Ön ayak olmak: Bir işin yapılmasında ilk başlayan olup herkesi arkasından sürüklemek. “Haydi ön ayak ol da koşsunlar biraz.”
Öne düşmek: 1. Önderlik ya da kılavuzluk etmek. 2. En önde yürümek.
Önüne gelen: Olur olmaz kimse, herkes, karşısına çıkan. “Önüne gelene sordu ama bulamadı.”
Öpüp başına koymak: Bir şeyi minnetle karşılamak, seve seve kabul etmek. “Adam sana iş verecekmiş, daha ne istiyorsun, öpüp başına koy.”

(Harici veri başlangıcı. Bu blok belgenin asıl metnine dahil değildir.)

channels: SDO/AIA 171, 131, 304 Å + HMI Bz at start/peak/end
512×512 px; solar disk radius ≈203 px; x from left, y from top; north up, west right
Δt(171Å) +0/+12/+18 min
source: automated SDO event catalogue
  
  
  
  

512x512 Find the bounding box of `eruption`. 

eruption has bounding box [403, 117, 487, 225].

Örtbas etmek: Kötü bir durumu gizlemek, yayılmasını önlemek. “Dairede yapılan yolsuzlukları örtbas edeceklerini sandılar.”
Örümcek kafalı: Geri düşünceli, yenilikleri kolay kabul etmeyen (kimse).

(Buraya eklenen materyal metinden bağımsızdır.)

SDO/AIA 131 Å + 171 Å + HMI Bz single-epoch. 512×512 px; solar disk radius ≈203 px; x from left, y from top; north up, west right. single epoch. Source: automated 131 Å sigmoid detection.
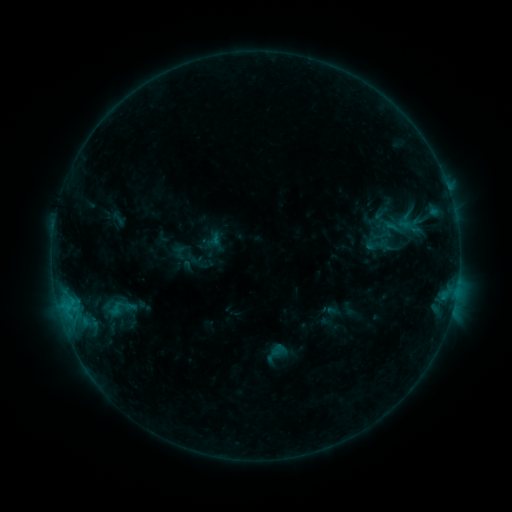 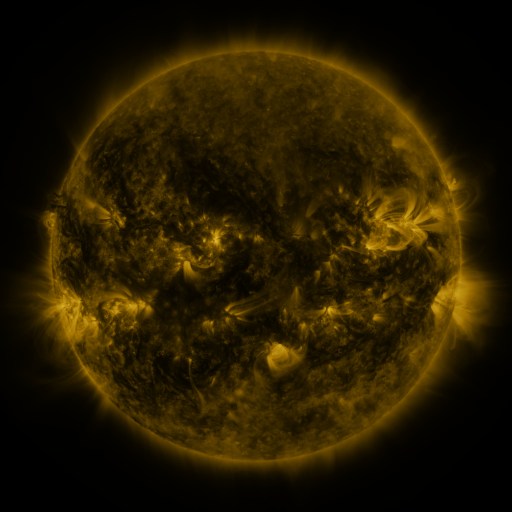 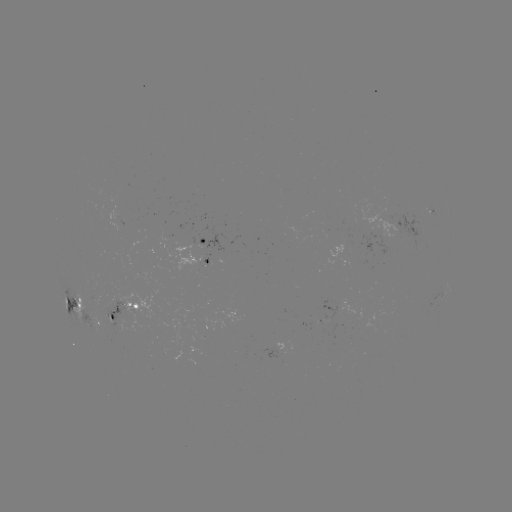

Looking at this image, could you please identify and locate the sigmoid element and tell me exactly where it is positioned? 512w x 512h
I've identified sigmoid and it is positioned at (179, 252).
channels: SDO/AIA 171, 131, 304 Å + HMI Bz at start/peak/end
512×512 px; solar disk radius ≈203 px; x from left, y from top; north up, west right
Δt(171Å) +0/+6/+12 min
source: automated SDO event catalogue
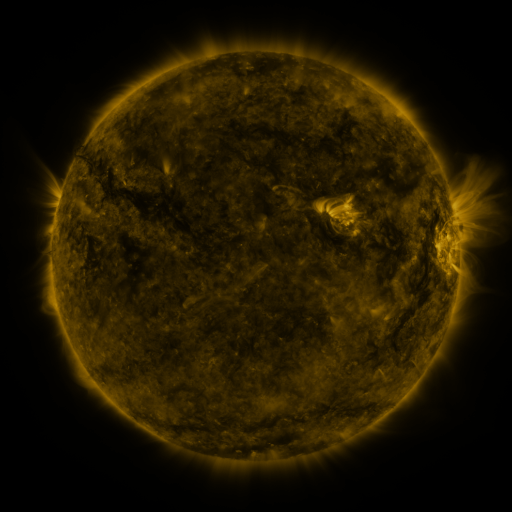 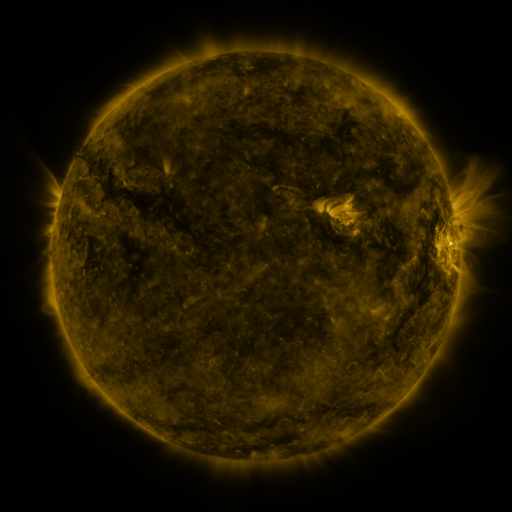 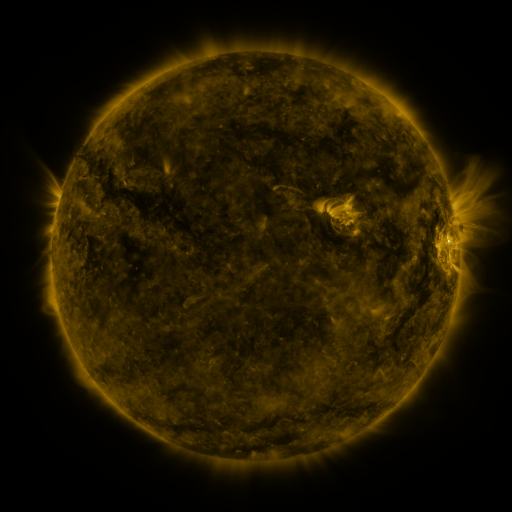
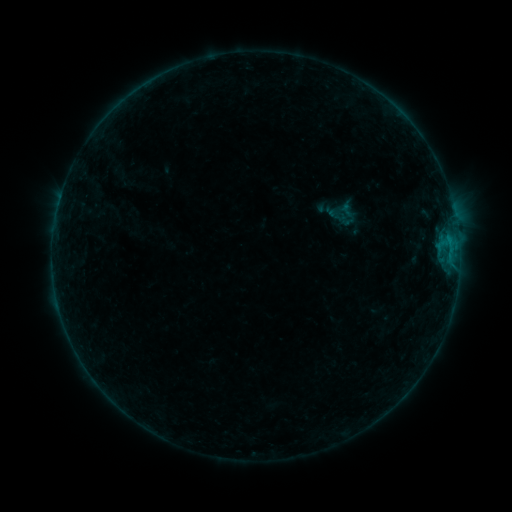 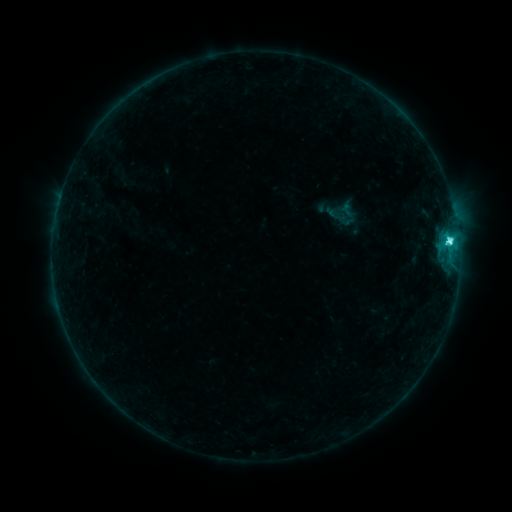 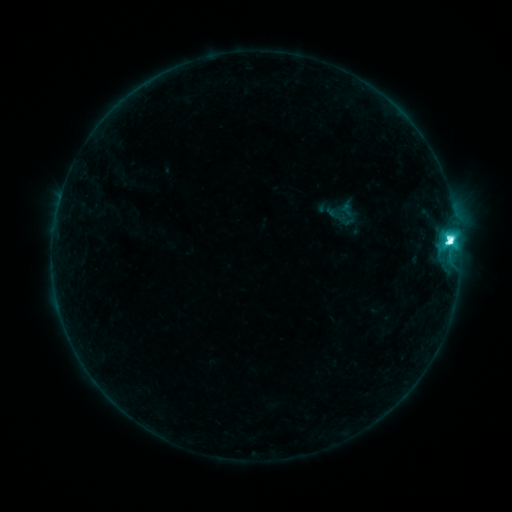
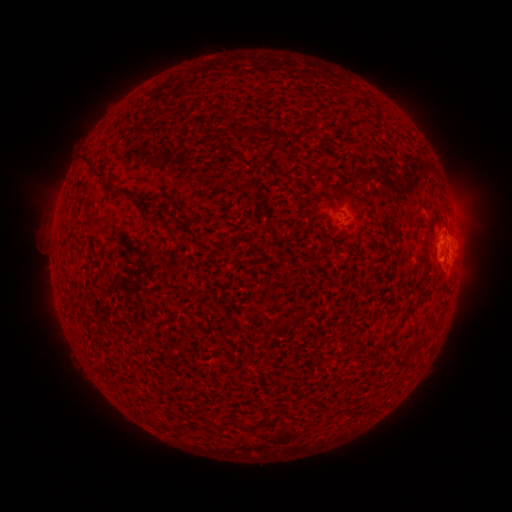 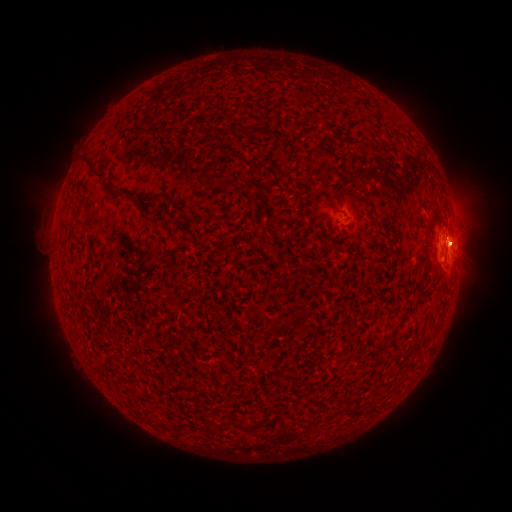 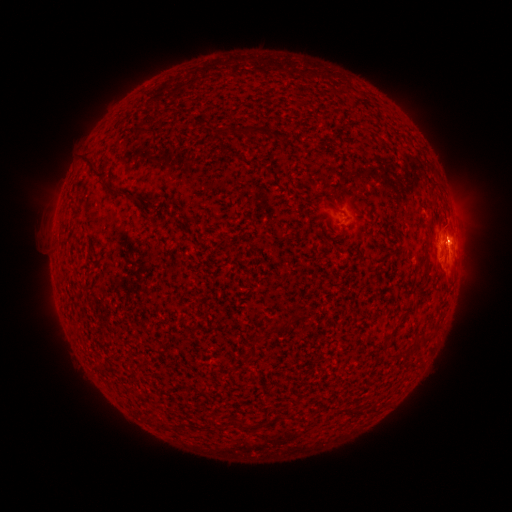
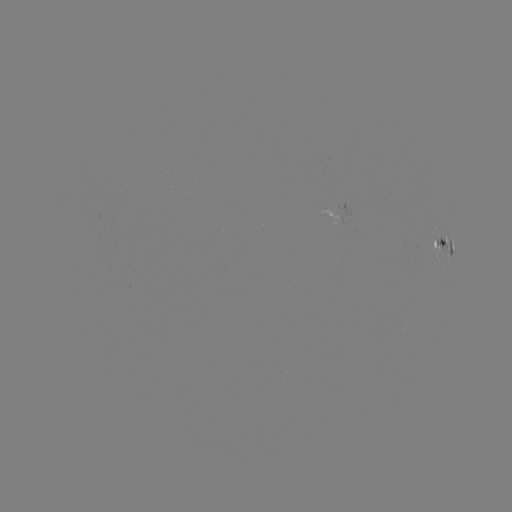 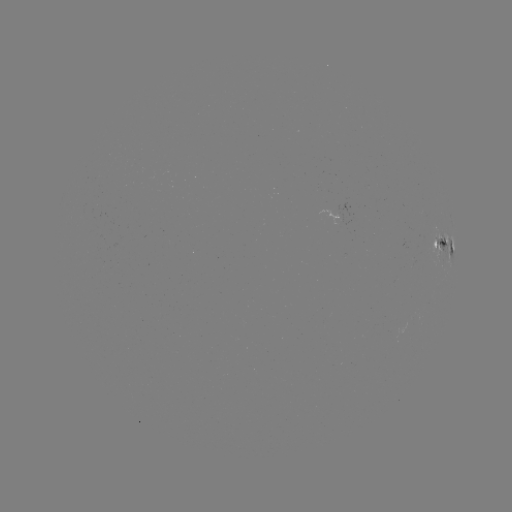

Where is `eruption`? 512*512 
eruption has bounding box [404, 209, 488, 293].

Öteden beri: Oldukça uzun zamandan beri, eskiden beri. “Öteden beri sevmem ben onu.”
Ötesi çıkmaz sokak: “Takip edilen yol yanlıştır, bu yolla bir yere gidilemez, sonuç alınamaz, bir yere kadar gidilir ama daha fazla gidilemez” anlamında kullanılır.
Özenip bezenmek: Çok özen gösterip titizlikle, ayrıntılarına varıncaya değin ele almak.
Özrü kabahatinden büyük: Bir kabahat için özür dilerken daha büyük bir kabahat işleyen kimse için söylenir.
Özür dilemek: 1. Yaptığı bir yanlıştan ötürü affedilmesini istemek. 2. Özrünü ileri sürerek yapılması kendinden istenen işi yapmamak, bundan bağışlanmasını istemek. “Özür dilerim, ben o kovayı taşıyamayacağım.”
Özü sözü bir: Düşünceleri, söyledikleri ve yaptıkları bir olan, ne düşünüyorsa onu söyleyen, içi dışı bir olan kimse. “Özü sözü bir olan insanlara rastlamak gittikçe zorlaşıyor.”